# Question about 2-dimensional boolean masks

Charlie asked a good question about 2D masks in the lecture. The question was how do we create a smaller 2D array from a larger 2D array using a boolean mask. It is interesting because to index a 2D array we need both a row and a column index. 

Here we will start with a 3x3 array containing the numbers zero to 8. We want only the numbers in this array that are odd.

So here are a few ways we can do this (I am sure there are more.)

In [33]:
import numpy as np

In [34]:
my_array= np.array([[0,1,2], [3,4,5], [6,7,8]])
my_array

array([[0, 1, 2],
       [3, 4, 5],
       [6, 7, 8]])

## Simple case: If we just want the elements of the matrix and do not care where they are.

Here we can simply reshape the array to be 1 dimensional and run the boolean mask

##### Long-form (meaning one step per line) approach to simple case

Note: Here we need a 1D array. In the numpy tutorial we used reshape to make an array a single row or a single column. The problem is reshape retains a 2D index. So if we have an array that is [1,2,3,4] after we reshape it, it will still have a row and column index. Flatten takes the second dimension out of the array. We can see this below with the shape changing to (9,) versus (9,1)

In [40]:
# reshape the array using flatten which changes it to one dimension
array_reshaped = my_array.flatten()
print(array_reshaped.shape)
array_reshaped


(9,)


array([0, 1, 2, 3, 4, 5, 6, 7, 8])

In [44]:
# create the mask
mask_v1 = np.mod(array_reshaped,2)==1
mask_v1

array([False,  True, False,  True, False,  True, False,  True, False])

In [47]:
# apply the mask on the reshaped array
new_array_v1 = array_reshaped[mask_v1]
new_array_v1

array([1, 3, 5, 7])

#### Shortcut mask
Combining the last 2 steps in one line of code. 

NOTE: This is not necessary. The long form works great and is never wrong. This is just more condensed.

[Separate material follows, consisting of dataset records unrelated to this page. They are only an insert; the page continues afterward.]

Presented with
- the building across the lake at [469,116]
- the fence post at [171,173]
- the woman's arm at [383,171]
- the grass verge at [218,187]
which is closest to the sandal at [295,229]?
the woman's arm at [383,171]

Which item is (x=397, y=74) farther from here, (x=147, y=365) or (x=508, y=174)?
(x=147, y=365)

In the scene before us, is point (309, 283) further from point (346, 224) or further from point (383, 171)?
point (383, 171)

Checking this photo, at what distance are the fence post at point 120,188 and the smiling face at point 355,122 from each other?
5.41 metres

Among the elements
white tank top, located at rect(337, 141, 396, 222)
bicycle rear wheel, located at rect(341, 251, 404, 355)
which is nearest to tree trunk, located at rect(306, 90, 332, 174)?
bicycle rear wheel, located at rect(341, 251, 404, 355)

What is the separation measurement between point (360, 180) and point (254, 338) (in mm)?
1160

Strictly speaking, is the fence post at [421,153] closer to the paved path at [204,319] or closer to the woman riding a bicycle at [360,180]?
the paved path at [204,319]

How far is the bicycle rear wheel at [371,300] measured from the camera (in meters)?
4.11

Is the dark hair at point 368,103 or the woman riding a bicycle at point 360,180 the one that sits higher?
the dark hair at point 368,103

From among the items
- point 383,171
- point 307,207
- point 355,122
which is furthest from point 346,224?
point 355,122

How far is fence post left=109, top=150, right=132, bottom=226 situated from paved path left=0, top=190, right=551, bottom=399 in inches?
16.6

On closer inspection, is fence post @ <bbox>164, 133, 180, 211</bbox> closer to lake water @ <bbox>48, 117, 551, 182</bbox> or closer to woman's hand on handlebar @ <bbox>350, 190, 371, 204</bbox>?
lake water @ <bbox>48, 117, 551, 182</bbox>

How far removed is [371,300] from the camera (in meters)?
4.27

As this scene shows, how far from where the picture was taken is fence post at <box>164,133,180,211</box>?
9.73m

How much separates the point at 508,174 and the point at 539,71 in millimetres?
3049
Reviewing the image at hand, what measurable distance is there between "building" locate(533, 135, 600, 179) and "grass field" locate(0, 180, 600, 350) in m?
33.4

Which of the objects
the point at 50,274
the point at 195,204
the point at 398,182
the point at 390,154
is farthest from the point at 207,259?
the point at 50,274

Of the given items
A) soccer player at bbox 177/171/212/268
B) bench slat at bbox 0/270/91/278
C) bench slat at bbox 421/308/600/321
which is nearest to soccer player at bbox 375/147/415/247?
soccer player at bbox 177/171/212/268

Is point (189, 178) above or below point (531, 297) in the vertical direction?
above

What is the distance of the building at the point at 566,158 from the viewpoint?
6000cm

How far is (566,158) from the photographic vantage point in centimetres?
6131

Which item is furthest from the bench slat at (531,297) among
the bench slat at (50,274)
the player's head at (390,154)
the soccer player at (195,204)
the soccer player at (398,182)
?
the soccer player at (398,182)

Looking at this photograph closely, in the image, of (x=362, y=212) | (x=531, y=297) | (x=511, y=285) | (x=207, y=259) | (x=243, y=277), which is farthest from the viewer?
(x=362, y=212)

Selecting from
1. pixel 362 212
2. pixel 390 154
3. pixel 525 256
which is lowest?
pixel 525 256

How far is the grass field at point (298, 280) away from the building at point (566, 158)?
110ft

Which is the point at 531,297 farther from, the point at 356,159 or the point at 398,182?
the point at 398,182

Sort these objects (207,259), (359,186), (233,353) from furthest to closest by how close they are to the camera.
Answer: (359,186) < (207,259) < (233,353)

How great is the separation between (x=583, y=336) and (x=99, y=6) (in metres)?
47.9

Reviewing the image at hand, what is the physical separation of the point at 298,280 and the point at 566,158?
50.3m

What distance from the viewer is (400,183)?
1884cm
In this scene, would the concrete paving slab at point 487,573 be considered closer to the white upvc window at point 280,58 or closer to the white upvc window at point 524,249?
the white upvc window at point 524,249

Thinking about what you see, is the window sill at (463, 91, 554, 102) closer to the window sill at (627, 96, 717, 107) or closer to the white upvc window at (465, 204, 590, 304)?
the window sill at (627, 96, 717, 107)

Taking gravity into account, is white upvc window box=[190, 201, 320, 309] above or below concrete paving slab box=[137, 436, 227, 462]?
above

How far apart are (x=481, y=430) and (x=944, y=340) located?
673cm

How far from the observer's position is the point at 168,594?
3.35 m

Note: you could also do this in one line, but that is a little too complicated and much harder to read and is generally discouraged. Remember the third line of the 'Zen of Python'

    Simple is better than complex.

In [48]:
array_reshaped = my_array.flatten()
new_array_v2 = array_reshaped[np.mod(array_reshaped,2)==1]
new_array_v2

array([1, 3, 5, 7])

## Complex Case: You need to keep the locations (row, column indicies) of the odd elements.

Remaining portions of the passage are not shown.